What really set my mind at ease in this area was staying in another family’s home. Of course it wasn’t dirty, but it wasn’t spotless, either. It looked like it was lived in by a family! Just how my home looks on a regular basis - clean, but not perfectly tidied. It’s ok for our homes to be lived in.
6. What if these people are dirty?
I just mentioned being self-conscious of my own mess, but even worse is someone else’s dirt. What if they make a mess of my house? I don’t want to come home from vacation and have to clean up after a frat party.
Remember, we’re swapping with like-minded people, registered in a rated system, staying in each other’s homes and caring for them as our own.
I only left instructions to throw any dirty towels and bedding in the washer, but I came home to a house as clean as I had left it. There wasn’t even the typical pet mess that inevitably happens when they have free time between neighbors checking on them. The pets were cared for and happy, and the house was clean!

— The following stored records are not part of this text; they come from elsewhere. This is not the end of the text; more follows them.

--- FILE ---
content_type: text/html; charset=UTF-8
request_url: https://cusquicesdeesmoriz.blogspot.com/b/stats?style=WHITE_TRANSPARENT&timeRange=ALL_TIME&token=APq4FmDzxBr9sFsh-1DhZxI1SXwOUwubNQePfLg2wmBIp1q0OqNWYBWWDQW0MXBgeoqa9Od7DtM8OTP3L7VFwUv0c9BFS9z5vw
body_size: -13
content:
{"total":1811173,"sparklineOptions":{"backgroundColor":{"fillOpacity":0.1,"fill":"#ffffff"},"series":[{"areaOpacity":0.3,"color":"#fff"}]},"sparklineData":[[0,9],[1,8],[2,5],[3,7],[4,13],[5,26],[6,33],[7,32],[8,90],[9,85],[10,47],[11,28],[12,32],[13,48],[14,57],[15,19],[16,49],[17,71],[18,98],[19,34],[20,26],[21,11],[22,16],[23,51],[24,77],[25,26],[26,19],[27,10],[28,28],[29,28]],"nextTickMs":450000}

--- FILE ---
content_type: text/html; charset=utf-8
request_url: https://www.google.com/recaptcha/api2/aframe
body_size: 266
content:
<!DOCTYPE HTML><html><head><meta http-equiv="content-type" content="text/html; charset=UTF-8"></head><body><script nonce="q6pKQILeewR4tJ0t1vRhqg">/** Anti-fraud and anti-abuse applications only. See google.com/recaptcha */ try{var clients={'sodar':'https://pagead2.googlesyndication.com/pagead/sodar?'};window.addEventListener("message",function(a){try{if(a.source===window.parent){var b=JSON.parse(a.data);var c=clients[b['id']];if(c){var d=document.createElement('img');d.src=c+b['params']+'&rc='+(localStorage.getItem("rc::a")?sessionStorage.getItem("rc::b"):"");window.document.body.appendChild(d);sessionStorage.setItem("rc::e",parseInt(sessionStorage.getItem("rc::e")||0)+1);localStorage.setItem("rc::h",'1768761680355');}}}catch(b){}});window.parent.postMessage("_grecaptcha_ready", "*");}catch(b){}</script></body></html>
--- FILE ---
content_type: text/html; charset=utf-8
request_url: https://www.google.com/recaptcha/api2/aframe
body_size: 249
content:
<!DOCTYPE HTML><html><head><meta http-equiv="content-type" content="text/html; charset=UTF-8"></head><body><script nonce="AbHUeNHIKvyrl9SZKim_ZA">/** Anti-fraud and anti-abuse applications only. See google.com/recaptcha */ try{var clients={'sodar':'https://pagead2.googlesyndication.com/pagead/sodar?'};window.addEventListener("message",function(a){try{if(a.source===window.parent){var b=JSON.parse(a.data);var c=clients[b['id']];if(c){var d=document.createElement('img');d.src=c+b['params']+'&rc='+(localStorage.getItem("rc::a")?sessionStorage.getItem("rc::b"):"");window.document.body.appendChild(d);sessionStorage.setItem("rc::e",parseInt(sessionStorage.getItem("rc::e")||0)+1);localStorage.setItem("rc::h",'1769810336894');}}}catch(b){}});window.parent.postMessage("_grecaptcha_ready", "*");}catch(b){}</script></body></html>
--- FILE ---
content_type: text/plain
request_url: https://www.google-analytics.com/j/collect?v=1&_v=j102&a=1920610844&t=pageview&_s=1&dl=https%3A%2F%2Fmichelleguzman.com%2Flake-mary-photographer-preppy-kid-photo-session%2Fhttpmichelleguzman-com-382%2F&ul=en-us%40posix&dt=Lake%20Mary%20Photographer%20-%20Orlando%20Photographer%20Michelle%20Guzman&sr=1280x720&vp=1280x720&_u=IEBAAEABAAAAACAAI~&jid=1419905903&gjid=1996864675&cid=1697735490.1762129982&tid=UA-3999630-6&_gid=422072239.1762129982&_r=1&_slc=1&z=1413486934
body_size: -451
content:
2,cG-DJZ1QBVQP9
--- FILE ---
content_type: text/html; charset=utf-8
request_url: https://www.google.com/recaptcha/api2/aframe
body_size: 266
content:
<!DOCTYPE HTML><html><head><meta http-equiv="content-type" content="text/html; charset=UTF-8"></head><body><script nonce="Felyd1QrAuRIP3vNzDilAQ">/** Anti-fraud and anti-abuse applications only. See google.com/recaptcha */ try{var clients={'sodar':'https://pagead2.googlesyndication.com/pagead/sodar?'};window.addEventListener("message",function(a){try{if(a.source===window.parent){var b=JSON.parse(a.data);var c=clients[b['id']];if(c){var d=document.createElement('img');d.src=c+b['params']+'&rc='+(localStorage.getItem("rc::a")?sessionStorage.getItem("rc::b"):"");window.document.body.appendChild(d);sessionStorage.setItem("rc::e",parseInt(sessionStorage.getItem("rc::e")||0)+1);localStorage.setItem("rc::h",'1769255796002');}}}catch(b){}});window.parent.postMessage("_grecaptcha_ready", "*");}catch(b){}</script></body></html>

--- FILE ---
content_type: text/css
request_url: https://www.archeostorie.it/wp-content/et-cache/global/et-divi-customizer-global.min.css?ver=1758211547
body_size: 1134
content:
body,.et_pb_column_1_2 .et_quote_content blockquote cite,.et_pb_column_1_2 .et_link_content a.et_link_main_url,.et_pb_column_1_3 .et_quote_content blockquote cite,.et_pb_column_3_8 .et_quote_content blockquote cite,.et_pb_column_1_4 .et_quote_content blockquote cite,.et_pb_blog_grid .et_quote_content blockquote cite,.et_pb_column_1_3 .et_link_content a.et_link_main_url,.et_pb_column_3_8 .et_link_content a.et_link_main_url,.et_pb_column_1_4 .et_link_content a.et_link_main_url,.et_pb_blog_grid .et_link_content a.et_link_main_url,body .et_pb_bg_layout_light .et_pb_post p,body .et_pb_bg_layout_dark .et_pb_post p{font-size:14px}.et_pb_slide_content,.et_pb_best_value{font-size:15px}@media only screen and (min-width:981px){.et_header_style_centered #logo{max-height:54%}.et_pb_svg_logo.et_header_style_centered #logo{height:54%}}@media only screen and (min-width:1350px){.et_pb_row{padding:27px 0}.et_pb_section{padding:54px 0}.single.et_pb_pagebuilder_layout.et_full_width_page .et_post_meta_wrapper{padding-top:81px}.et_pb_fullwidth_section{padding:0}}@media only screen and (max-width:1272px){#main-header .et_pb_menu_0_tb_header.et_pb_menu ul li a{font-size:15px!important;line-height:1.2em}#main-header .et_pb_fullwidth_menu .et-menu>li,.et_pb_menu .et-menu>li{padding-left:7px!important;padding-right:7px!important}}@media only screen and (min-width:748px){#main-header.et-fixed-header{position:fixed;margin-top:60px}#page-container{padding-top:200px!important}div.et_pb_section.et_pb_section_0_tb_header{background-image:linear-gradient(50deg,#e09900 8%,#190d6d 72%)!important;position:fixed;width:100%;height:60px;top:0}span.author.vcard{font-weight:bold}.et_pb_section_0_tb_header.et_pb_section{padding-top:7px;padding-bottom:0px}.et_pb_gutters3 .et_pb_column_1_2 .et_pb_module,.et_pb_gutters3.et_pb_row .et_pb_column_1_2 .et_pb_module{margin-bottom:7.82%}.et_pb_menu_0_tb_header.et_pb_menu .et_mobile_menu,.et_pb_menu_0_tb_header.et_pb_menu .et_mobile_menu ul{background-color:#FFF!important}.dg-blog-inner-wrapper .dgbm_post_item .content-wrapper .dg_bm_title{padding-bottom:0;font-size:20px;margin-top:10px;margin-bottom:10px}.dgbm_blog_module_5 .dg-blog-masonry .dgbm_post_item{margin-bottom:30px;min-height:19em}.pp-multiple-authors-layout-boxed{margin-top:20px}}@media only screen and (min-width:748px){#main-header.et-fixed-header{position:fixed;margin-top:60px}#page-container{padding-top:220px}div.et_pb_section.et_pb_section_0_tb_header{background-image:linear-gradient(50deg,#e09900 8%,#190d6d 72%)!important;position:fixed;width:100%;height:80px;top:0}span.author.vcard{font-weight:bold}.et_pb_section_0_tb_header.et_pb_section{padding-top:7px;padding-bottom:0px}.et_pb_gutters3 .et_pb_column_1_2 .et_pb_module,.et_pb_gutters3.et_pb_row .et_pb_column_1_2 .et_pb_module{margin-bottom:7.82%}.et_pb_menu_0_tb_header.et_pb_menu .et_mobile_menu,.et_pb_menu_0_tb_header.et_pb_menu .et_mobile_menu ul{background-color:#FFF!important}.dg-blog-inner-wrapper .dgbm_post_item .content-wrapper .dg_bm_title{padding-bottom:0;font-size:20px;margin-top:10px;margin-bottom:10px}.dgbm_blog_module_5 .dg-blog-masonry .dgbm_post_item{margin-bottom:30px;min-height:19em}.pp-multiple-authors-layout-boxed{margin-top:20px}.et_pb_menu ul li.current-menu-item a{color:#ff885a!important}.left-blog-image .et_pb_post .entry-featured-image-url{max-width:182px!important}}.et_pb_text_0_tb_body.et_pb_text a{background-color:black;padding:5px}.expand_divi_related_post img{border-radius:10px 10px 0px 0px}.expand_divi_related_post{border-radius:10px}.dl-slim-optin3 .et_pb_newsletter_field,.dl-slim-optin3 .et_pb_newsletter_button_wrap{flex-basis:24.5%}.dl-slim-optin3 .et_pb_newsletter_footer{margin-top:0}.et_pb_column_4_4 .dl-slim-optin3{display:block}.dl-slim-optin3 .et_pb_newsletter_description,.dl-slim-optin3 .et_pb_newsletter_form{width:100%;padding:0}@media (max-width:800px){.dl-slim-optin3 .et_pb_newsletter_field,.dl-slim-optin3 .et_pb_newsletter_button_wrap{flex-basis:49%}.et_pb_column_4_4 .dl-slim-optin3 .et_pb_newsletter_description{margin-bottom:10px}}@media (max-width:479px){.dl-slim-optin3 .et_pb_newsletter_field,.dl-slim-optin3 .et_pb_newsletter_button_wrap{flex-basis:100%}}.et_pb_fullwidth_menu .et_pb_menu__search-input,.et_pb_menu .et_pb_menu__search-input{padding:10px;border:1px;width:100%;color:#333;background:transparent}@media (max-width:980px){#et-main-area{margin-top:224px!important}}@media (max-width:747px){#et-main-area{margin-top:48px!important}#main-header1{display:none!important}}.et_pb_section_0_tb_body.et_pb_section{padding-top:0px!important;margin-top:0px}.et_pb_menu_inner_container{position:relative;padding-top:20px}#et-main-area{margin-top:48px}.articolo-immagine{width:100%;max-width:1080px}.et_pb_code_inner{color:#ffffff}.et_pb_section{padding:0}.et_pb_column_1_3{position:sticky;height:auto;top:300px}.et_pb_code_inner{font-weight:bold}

7. What if they break something?
Again, no one is going to be wild in your house. That said, sometimes accidents happen. HomeExchange has insurance and guarantees and can act as a third party mediator, if necessary.
We didn’t have any issues with our exchange, but we had great communication and if something had broken I’m sure we could’ve figured it out with our guests.
8. What if something goes wrong with the house?
I think a lot of people worry about this when they’re traveling. What if the fridge breaks? What if a pipe leaks? What if there’s an electrical fire?
This is actually a major benefit of HomeExchange: you’re not leaving your home empty! If something does happen, there’s someone there to know!
The biggest thing we’ve seen is a loose door knob, but we were able to let the owner know and she was able to have it taken care of without even being there. Easy peasy.
You can leave emergency contacts with your guests. Remember, it’s their home away from home. Sometimes things go wrong. We’re in this together, and it’ll get taken care of!
Why you should exchange your home
I didn’t really stop worrying about any of these things until we came home. When I returned to my clean house and happy pets, my main thought was, “why haven’t we done this sooner?”
I didn’t pay for a pet sitter. I didn’t need to have anyone check on the house. The neighbors informed me that it was a quiet week, so I guess there were no wild parties at my house.
I also didn’t pay for a hotel. What a brilliant idea! Leverage your empty space for someone else’s space. All of my fears were put to rest and I can’t wait to exchange, again!